Now if you aren’t familiar with Tidying Up with Marie Kondo it is a reality show that Netflix released earlier this year that follows Marie Kondo, a Japanese organizing consultant and creator of the KonMari method, as she visits families to help them organize and tidy their homes. Each family has individual backgrounds and needs, which the show addresses with both hands-on guidance from Kondo and cutaways of Kondo giving additional KonMari explanations.
While her method to cleaning is effective in organizing people’s homes and environments, Kondo stresses that her method is “far more psychological than it is practical.” And as a result the families that participate in the process are able to conquer some of the unfinished business in their homes, as well as in their personal lives.
Here’s the takeaway: unfinished business will hold you back because with unfinished business you are continually focused on fixing the past. This is how it works…and not just with the mess in your garage.
Think about you own life, do you have a garage of things in a terminal holding pattern? Do you have projects that you have started that are collecting physical or emotional dust, dormant and half finished?
Because here’s the thing: When we allow relationships, commitments, and projects to go unfinished, the value of the initial investment steadily diminishes. And if neglected long enough, the investment will not only decrease in yield, it will become a deficit.
Unfinished business does not just happen. It is the direct result of a commitment that, for some reason or another, we are unwilling to complete. So how do you keep this from happening you ask?
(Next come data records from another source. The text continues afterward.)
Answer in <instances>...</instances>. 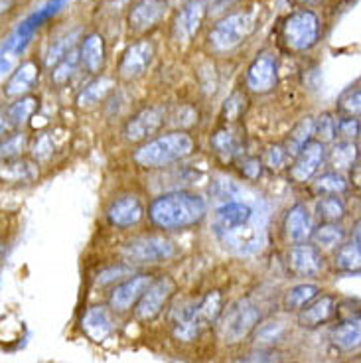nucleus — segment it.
<instances>
[{
    "label": "nucleus",
    "instance_id": "13",
    "mask_svg": "<svg viewBox=\"0 0 361 363\" xmlns=\"http://www.w3.org/2000/svg\"><path fill=\"white\" fill-rule=\"evenodd\" d=\"M152 282L154 279L150 274H136L133 279L121 282L117 289L111 292V296H109L111 308L115 310V312H128V310L133 308L135 302L143 298V294L150 289Z\"/></svg>",
    "mask_w": 361,
    "mask_h": 363
},
{
    "label": "nucleus",
    "instance_id": "39",
    "mask_svg": "<svg viewBox=\"0 0 361 363\" xmlns=\"http://www.w3.org/2000/svg\"><path fill=\"white\" fill-rule=\"evenodd\" d=\"M338 109L342 111L345 117H361V87L345 91L338 101Z\"/></svg>",
    "mask_w": 361,
    "mask_h": 363
},
{
    "label": "nucleus",
    "instance_id": "19",
    "mask_svg": "<svg viewBox=\"0 0 361 363\" xmlns=\"http://www.w3.org/2000/svg\"><path fill=\"white\" fill-rule=\"evenodd\" d=\"M290 269L300 277H318L322 271V255L316 245H294L289 251Z\"/></svg>",
    "mask_w": 361,
    "mask_h": 363
},
{
    "label": "nucleus",
    "instance_id": "27",
    "mask_svg": "<svg viewBox=\"0 0 361 363\" xmlns=\"http://www.w3.org/2000/svg\"><path fill=\"white\" fill-rule=\"evenodd\" d=\"M312 136H314V121L310 117L302 118L296 127L292 128V133H290L289 138H287V143H284L287 152H289L290 156H296L298 152L312 140Z\"/></svg>",
    "mask_w": 361,
    "mask_h": 363
},
{
    "label": "nucleus",
    "instance_id": "11",
    "mask_svg": "<svg viewBox=\"0 0 361 363\" xmlns=\"http://www.w3.org/2000/svg\"><path fill=\"white\" fill-rule=\"evenodd\" d=\"M294 158L296 160L290 168V178L298 184H304V182L312 180L320 170V166L326 158V148L320 140L312 138Z\"/></svg>",
    "mask_w": 361,
    "mask_h": 363
},
{
    "label": "nucleus",
    "instance_id": "49",
    "mask_svg": "<svg viewBox=\"0 0 361 363\" xmlns=\"http://www.w3.org/2000/svg\"><path fill=\"white\" fill-rule=\"evenodd\" d=\"M353 241H355L361 249V219L355 223V229H353Z\"/></svg>",
    "mask_w": 361,
    "mask_h": 363
},
{
    "label": "nucleus",
    "instance_id": "41",
    "mask_svg": "<svg viewBox=\"0 0 361 363\" xmlns=\"http://www.w3.org/2000/svg\"><path fill=\"white\" fill-rule=\"evenodd\" d=\"M360 121L355 117H343L338 118V136L342 140H350V143H355V138L360 136Z\"/></svg>",
    "mask_w": 361,
    "mask_h": 363
},
{
    "label": "nucleus",
    "instance_id": "15",
    "mask_svg": "<svg viewBox=\"0 0 361 363\" xmlns=\"http://www.w3.org/2000/svg\"><path fill=\"white\" fill-rule=\"evenodd\" d=\"M164 115L166 111L164 107H150V109L140 111L138 115L130 118L125 127V136L130 143H138V140H145L154 133H158V128L162 127Z\"/></svg>",
    "mask_w": 361,
    "mask_h": 363
},
{
    "label": "nucleus",
    "instance_id": "4",
    "mask_svg": "<svg viewBox=\"0 0 361 363\" xmlns=\"http://www.w3.org/2000/svg\"><path fill=\"white\" fill-rule=\"evenodd\" d=\"M261 310L251 298H239L226 310L219 320V336L226 344H237L259 326Z\"/></svg>",
    "mask_w": 361,
    "mask_h": 363
},
{
    "label": "nucleus",
    "instance_id": "47",
    "mask_svg": "<svg viewBox=\"0 0 361 363\" xmlns=\"http://www.w3.org/2000/svg\"><path fill=\"white\" fill-rule=\"evenodd\" d=\"M52 150H54V145H52L50 136H40L36 146H34V156H36V158H48V156L52 155Z\"/></svg>",
    "mask_w": 361,
    "mask_h": 363
},
{
    "label": "nucleus",
    "instance_id": "29",
    "mask_svg": "<svg viewBox=\"0 0 361 363\" xmlns=\"http://www.w3.org/2000/svg\"><path fill=\"white\" fill-rule=\"evenodd\" d=\"M111 89H113V79H109V77L95 79L89 85H85V89L77 95V105L79 107H93V105H97L105 99Z\"/></svg>",
    "mask_w": 361,
    "mask_h": 363
},
{
    "label": "nucleus",
    "instance_id": "30",
    "mask_svg": "<svg viewBox=\"0 0 361 363\" xmlns=\"http://www.w3.org/2000/svg\"><path fill=\"white\" fill-rule=\"evenodd\" d=\"M211 145L216 148V155L221 158V160H231L233 156L239 155V148H241V143L239 138L235 135L233 130L229 128H221L217 130L213 138H211Z\"/></svg>",
    "mask_w": 361,
    "mask_h": 363
},
{
    "label": "nucleus",
    "instance_id": "3",
    "mask_svg": "<svg viewBox=\"0 0 361 363\" xmlns=\"http://www.w3.org/2000/svg\"><path fill=\"white\" fill-rule=\"evenodd\" d=\"M191 150H194L191 136L184 130H176V133L158 136L143 145L133 158L143 168H164L168 164L178 162L182 158L190 156Z\"/></svg>",
    "mask_w": 361,
    "mask_h": 363
},
{
    "label": "nucleus",
    "instance_id": "26",
    "mask_svg": "<svg viewBox=\"0 0 361 363\" xmlns=\"http://www.w3.org/2000/svg\"><path fill=\"white\" fill-rule=\"evenodd\" d=\"M357 162V145L350 140H340L338 145L330 150V164L334 168V172H345L353 170V166Z\"/></svg>",
    "mask_w": 361,
    "mask_h": 363
},
{
    "label": "nucleus",
    "instance_id": "2",
    "mask_svg": "<svg viewBox=\"0 0 361 363\" xmlns=\"http://www.w3.org/2000/svg\"><path fill=\"white\" fill-rule=\"evenodd\" d=\"M208 213L206 200L191 191H168L148 208V218L160 229H184L199 223Z\"/></svg>",
    "mask_w": 361,
    "mask_h": 363
},
{
    "label": "nucleus",
    "instance_id": "40",
    "mask_svg": "<svg viewBox=\"0 0 361 363\" xmlns=\"http://www.w3.org/2000/svg\"><path fill=\"white\" fill-rule=\"evenodd\" d=\"M284 336V324L282 322H267L261 328H257V334H255V342L257 344H274Z\"/></svg>",
    "mask_w": 361,
    "mask_h": 363
},
{
    "label": "nucleus",
    "instance_id": "50",
    "mask_svg": "<svg viewBox=\"0 0 361 363\" xmlns=\"http://www.w3.org/2000/svg\"><path fill=\"white\" fill-rule=\"evenodd\" d=\"M298 4H316V2H322V0H296Z\"/></svg>",
    "mask_w": 361,
    "mask_h": 363
},
{
    "label": "nucleus",
    "instance_id": "10",
    "mask_svg": "<svg viewBox=\"0 0 361 363\" xmlns=\"http://www.w3.org/2000/svg\"><path fill=\"white\" fill-rule=\"evenodd\" d=\"M154 57V45L148 40H140L136 44L128 45L127 52L123 54L121 65H118V75L125 82L138 79L143 73L150 67Z\"/></svg>",
    "mask_w": 361,
    "mask_h": 363
},
{
    "label": "nucleus",
    "instance_id": "32",
    "mask_svg": "<svg viewBox=\"0 0 361 363\" xmlns=\"http://www.w3.org/2000/svg\"><path fill=\"white\" fill-rule=\"evenodd\" d=\"M312 190L316 191L320 198L322 196H340V194L348 191V180L340 172H326L314 182Z\"/></svg>",
    "mask_w": 361,
    "mask_h": 363
},
{
    "label": "nucleus",
    "instance_id": "7",
    "mask_svg": "<svg viewBox=\"0 0 361 363\" xmlns=\"http://www.w3.org/2000/svg\"><path fill=\"white\" fill-rule=\"evenodd\" d=\"M176 255V247L164 237H138L128 241L123 249V257L130 263H162Z\"/></svg>",
    "mask_w": 361,
    "mask_h": 363
},
{
    "label": "nucleus",
    "instance_id": "20",
    "mask_svg": "<svg viewBox=\"0 0 361 363\" xmlns=\"http://www.w3.org/2000/svg\"><path fill=\"white\" fill-rule=\"evenodd\" d=\"M83 332L93 340V342H103L107 340L109 334L113 332V318L109 314L105 306H93L85 312L82 320Z\"/></svg>",
    "mask_w": 361,
    "mask_h": 363
},
{
    "label": "nucleus",
    "instance_id": "17",
    "mask_svg": "<svg viewBox=\"0 0 361 363\" xmlns=\"http://www.w3.org/2000/svg\"><path fill=\"white\" fill-rule=\"evenodd\" d=\"M166 2L164 0H138L130 9L128 14V24L135 32H146L154 28L166 14Z\"/></svg>",
    "mask_w": 361,
    "mask_h": 363
},
{
    "label": "nucleus",
    "instance_id": "16",
    "mask_svg": "<svg viewBox=\"0 0 361 363\" xmlns=\"http://www.w3.org/2000/svg\"><path fill=\"white\" fill-rule=\"evenodd\" d=\"M143 213H145V208L136 196H123L113 201L107 209L109 223L118 229L136 225L143 219Z\"/></svg>",
    "mask_w": 361,
    "mask_h": 363
},
{
    "label": "nucleus",
    "instance_id": "34",
    "mask_svg": "<svg viewBox=\"0 0 361 363\" xmlns=\"http://www.w3.org/2000/svg\"><path fill=\"white\" fill-rule=\"evenodd\" d=\"M335 269L345 272L361 271V249L355 241L340 247V251L335 255Z\"/></svg>",
    "mask_w": 361,
    "mask_h": 363
},
{
    "label": "nucleus",
    "instance_id": "25",
    "mask_svg": "<svg viewBox=\"0 0 361 363\" xmlns=\"http://www.w3.org/2000/svg\"><path fill=\"white\" fill-rule=\"evenodd\" d=\"M38 79V65L34 62H24L20 65L16 72L12 73L10 82L6 83V95L9 97H18L24 95L28 91L34 87V83Z\"/></svg>",
    "mask_w": 361,
    "mask_h": 363
},
{
    "label": "nucleus",
    "instance_id": "14",
    "mask_svg": "<svg viewBox=\"0 0 361 363\" xmlns=\"http://www.w3.org/2000/svg\"><path fill=\"white\" fill-rule=\"evenodd\" d=\"M277 60L271 54H261L247 69V87L253 93H269L277 87Z\"/></svg>",
    "mask_w": 361,
    "mask_h": 363
},
{
    "label": "nucleus",
    "instance_id": "28",
    "mask_svg": "<svg viewBox=\"0 0 361 363\" xmlns=\"http://www.w3.org/2000/svg\"><path fill=\"white\" fill-rule=\"evenodd\" d=\"M318 289L316 284H296V286H292L287 294H284V300H282V304H284V308L287 310H300L308 306L312 300L316 298Z\"/></svg>",
    "mask_w": 361,
    "mask_h": 363
},
{
    "label": "nucleus",
    "instance_id": "38",
    "mask_svg": "<svg viewBox=\"0 0 361 363\" xmlns=\"http://www.w3.org/2000/svg\"><path fill=\"white\" fill-rule=\"evenodd\" d=\"M36 176H38V170L34 168V164H30V162L6 164V166H4V170H2V178H4V180L30 182V180H34Z\"/></svg>",
    "mask_w": 361,
    "mask_h": 363
},
{
    "label": "nucleus",
    "instance_id": "12",
    "mask_svg": "<svg viewBox=\"0 0 361 363\" xmlns=\"http://www.w3.org/2000/svg\"><path fill=\"white\" fill-rule=\"evenodd\" d=\"M206 18V4L204 0H191L178 12V16L172 24V38L176 44H188Z\"/></svg>",
    "mask_w": 361,
    "mask_h": 363
},
{
    "label": "nucleus",
    "instance_id": "45",
    "mask_svg": "<svg viewBox=\"0 0 361 363\" xmlns=\"http://www.w3.org/2000/svg\"><path fill=\"white\" fill-rule=\"evenodd\" d=\"M24 145H26V136L24 135H14L10 136L9 140L2 145V156L4 158H12V156H16L24 148Z\"/></svg>",
    "mask_w": 361,
    "mask_h": 363
},
{
    "label": "nucleus",
    "instance_id": "6",
    "mask_svg": "<svg viewBox=\"0 0 361 363\" xmlns=\"http://www.w3.org/2000/svg\"><path fill=\"white\" fill-rule=\"evenodd\" d=\"M320 36V22L312 10H298L284 18L282 40L292 52H308L314 48Z\"/></svg>",
    "mask_w": 361,
    "mask_h": 363
},
{
    "label": "nucleus",
    "instance_id": "37",
    "mask_svg": "<svg viewBox=\"0 0 361 363\" xmlns=\"http://www.w3.org/2000/svg\"><path fill=\"white\" fill-rule=\"evenodd\" d=\"M314 136L322 145L332 143L338 136V118H334V115H330V113H322L314 121Z\"/></svg>",
    "mask_w": 361,
    "mask_h": 363
},
{
    "label": "nucleus",
    "instance_id": "46",
    "mask_svg": "<svg viewBox=\"0 0 361 363\" xmlns=\"http://www.w3.org/2000/svg\"><path fill=\"white\" fill-rule=\"evenodd\" d=\"M241 172L247 180H257L262 174V162L259 158H245L241 160Z\"/></svg>",
    "mask_w": 361,
    "mask_h": 363
},
{
    "label": "nucleus",
    "instance_id": "23",
    "mask_svg": "<svg viewBox=\"0 0 361 363\" xmlns=\"http://www.w3.org/2000/svg\"><path fill=\"white\" fill-rule=\"evenodd\" d=\"M335 300L334 296H322V298L314 300L312 304H308L300 310L298 314V322L302 328H318L320 324L328 322L332 314H334Z\"/></svg>",
    "mask_w": 361,
    "mask_h": 363
},
{
    "label": "nucleus",
    "instance_id": "22",
    "mask_svg": "<svg viewBox=\"0 0 361 363\" xmlns=\"http://www.w3.org/2000/svg\"><path fill=\"white\" fill-rule=\"evenodd\" d=\"M208 326V322L201 318L198 306L194 304L191 308L182 310L178 320L174 322V336L182 342H191L201 334V330Z\"/></svg>",
    "mask_w": 361,
    "mask_h": 363
},
{
    "label": "nucleus",
    "instance_id": "42",
    "mask_svg": "<svg viewBox=\"0 0 361 363\" xmlns=\"http://www.w3.org/2000/svg\"><path fill=\"white\" fill-rule=\"evenodd\" d=\"M289 152H287V148L280 145H274V146H269L267 148V152H265V164L271 168V170H279L284 166L287 162V158H289Z\"/></svg>",
    "mask_w": 361,
    "mask_h": 363
},
{
    "label": "nucleus",
    "instance_id": "43",
    "mask_svg": "<svg viewBox=\"0 0 361 363\" xmlns=\"http://www.w3.org/2000/svg\"><path fill=\"white\" fill-rule=\"evenodd\" d=\"M233 363H280V355L277 352H271V350H259V352L235 359Z\"/></svg>",
    "mask_w": 361,
    "mask_h": 363
},
{
    "label": "nucleus",
    "instance_id": "44",
    "mask_svg": "<svg viewBox=\"0 0 361 363\" xmlns=\"http://www.w3.org/2000/svg\"><path fill=\"white\" fill-rule=\"evenodd\" d=\"M243 107H245V99L239 95V93H233L229 99L226 101V105H223V115L227 118H237L241 113H243Z\"/></svg>",
    "mask_w": 361,
    "mask_h": 363
},
{
    "label": "nucleus",
    "instance_id": "35",
    "mask_svg": "<svg viewBox=\"0 0 361 363\" xmlns=\"http://www.w3.org/2000/svg\"><path fill=\"white\" fill-rule=\"evenodd\" d=\"M38 107V101L34 97H22L16 103H12L6 111L9 115V121L14 125V127H22L26 123L28 118L34 115V111Z\"/></svg>",
    "mask_w": 361,
    "mask_h": 363
},
{
    "label": "nucleus",
    "instance_id": "18",
    "mask_svg": "<svg viewBox=\"0 0 361 363\" xmlns=\"http://www.w3.org/2000/svg\"><path fill=\"white\" fill-rule=\"evenodd\" d=\"M284 233L287 239L292 243H306L308 239L312 237V218L310 211L304 203H296L289 209L287 218H284Z\"/></svg>",
    "mask_w": 361,
    "mask_h": 363
},
{
    "label": "nucleus",
    "instance_id": "36",
    "mask_svg": "<svg viewBox=\"0 0 361 363\" xmlns=\"http://www.w3.org/2000/svg\"><path fill=\"white\" fill-rule=\"evenodd\" d=\"M79 60H82V54H77L75 50H72L60 64L55 65V69L52 72V79H54L55 85H65V83L72 79L73 73L77 69Z\"/></svg>",
    "mask_w": 361,
    "mask_h": 363
},
{
    "label": "nucleus",
    "instance_id": "21",
    "mask_svg": "<svg viewBox=\"0 0 361 363\" xmlns=\"http://www.w3.org/2000/svg\"><path fill=\"white\" fill-rule=\"evenodd\" d=\"M332 344L342 352H353L361 347V318L353 316L350 320H343L332 330Z\"/></svg>",
    "mask_w": 361,
    "mask_h": 363
},
{
    "label": "nucleus",
    "instance_id": "31",
    "mask_svg": "<svg viewBox=\"0 0 361 363\" xmlns=\"http://www.w3.org/2000/svg\"><path fill=\"white\" fill-rule=\"evenodd\" d=\"M312 239H314L318 249H334V247L343 243L345 231L338 223H322V225L314 229Z\"/></svg>",
    "mask_w": 361,
    "mask_h": 363
},
{
    "label": "nucleus",
    "instance_id": "33",
    "mask_svg": "<svg viewBox=\"0 0 361 363\" xmlns=\"http://www.w3.org/2000/svg\"><path fill=\"white\" fill-rule=\"evenodd\" d=\"M316 213L324 223H338L345 216V203L338 196H322L316 203Z\"/></svg>",
    "mask_w": 361,
    "mask_h": 363
},
{
    "label": "nucleus",
    "instance_id": "48",
    "mask_svg": "<svg viewBox=\"0 0 361 363\" xmlns=\"http://www.w3.org/2000/svg\"><path fill=\"white\" fill-rule=\"evenodd\" d=\"M352 182L361 190V166H353V170H352Z\"/></svg>",
    "mask_w": 361,
    "mask_h": 363
},
{
    "label": "nucleus",
    "instance_id": "5",
    "mask_svg": "<svg viewBox=\"0 0 361 363\" xmlns=\"http://www.w3.org/2000/svg\"><path fill=\"white\" fill-rule=\"evenodd\" d=\"M255 18L251 12H235L221 18L209 32V48L216 54L231 52L253 34Z\"/></svg>",
    "mask_w": 361,
    "mask_h": 363
},
{
    "label": "nucleus",
    "instance_id": "1",
    "mask_svg": "<svg viewBox=\"0 0 361 363\" xmlns=\"http://www.w3.org/2000/svg\"><path fill=\"white\" fill-rule=\"evenodd\" d=\"M213 233L227 251L253 255L261 251L267 237L269 209L261 196L247 186L219 178L211 184Z\"/></svg>",
    "mask_w": 361,
    "mask_h": 363
},
{
    "label": "nucleus",
    "instance_id": "8",
    "mask_svg": "<svg viewBox=\"0 0 361 363\" xmlns=\"http://www.w3.org/2000/svg\"><path fill=\"white\" fill-rule=\"evenodd\" d=\"M62 4H64V0H50L44 9H40L38 12H34L32 16H28V18L16 28V32L4 42L2 52H4V54H6V52L20 54V52L28 45V42L32 40V36H34V32H36L38 28L42 26L48 18H52L55 12L62 9Z\"/></svg>",
    "mask_w": 361,
    "mask_h": 363
},
{
    "label": "nucleus",
    "instance_id": "9",
    "mask_svg": "<svg viewBox=\"0 0 361 363\" xmlns=\"http://www.w3.org/2000/svg\"><path fill=\"white\" fill-rule=\"evenodd\" d=\"M174 291H176V282L170 277H160L158 281H154L136 304V318L143 322L154 320L162 312L164 304L170 300Z\"/></svg>",
    "mask_w": 361,
    "mask_h": 363
},
{
    "label": "nucleus",
    "instance_id": "24",
    "mask_svg": "<svg viewBox=\"0 0 361 363\" xmlns=\"http://www.w3.org/2000/svg\"><path fill=\"white\" fill-rule=\"evenodd\" d=\"M82 64L89 73H99L105 65V42L99 34H89L83 40L82 50Z\"/></svg>",
    "mask_w": 361,
    "mask_h": 363
}]
</instances>
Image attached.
The time to stop unfinished business is before you agree to the commitment. Unraveling the reason behind the when and the why you make random promises with the actual desire to fulfill them can be addressed by answering the following three questions:
- How did you make the agreement for this unfinished business? Take the opportunity that is here to seriously consider why you made some of these commitments.
- Consider the nature of your commitment. We tend to think of commitments as only distinct, verbal agreements, but there are a number of implied promises that we make on a daily basis. The key here is to become more deliberate up-front and to renegotiate both implied and explicit promises when you see the possibility of a breakdown on the horizon…before it become an unfulfilled commitment.
- What do I do with my unfinished business? Give yourself a deadline. 24 hours? A week? The deadline needs to be specific. Maybe you need to re-negotiate the original commitment. Or you may need to get out of the commitment all together!
But as you think about the barriers that seem to stop you from going forward in your life, remember, unfinished business plays a substantial part. You have to have the conversations you need to have, finish the jobs that need finishing, and if you need to, ask to be released from commitments that you realize you should have never made in the first place.
And furthermore, the greater the number of commitments, or possibilities from the past you leave undone, the higher your chances of closing down present possibilities because of the psychological and relational carry-over from those events.
So my challenge to you is to identify the areas in your life you could improve by identifying your unfinished business. Then finish the unfinished business!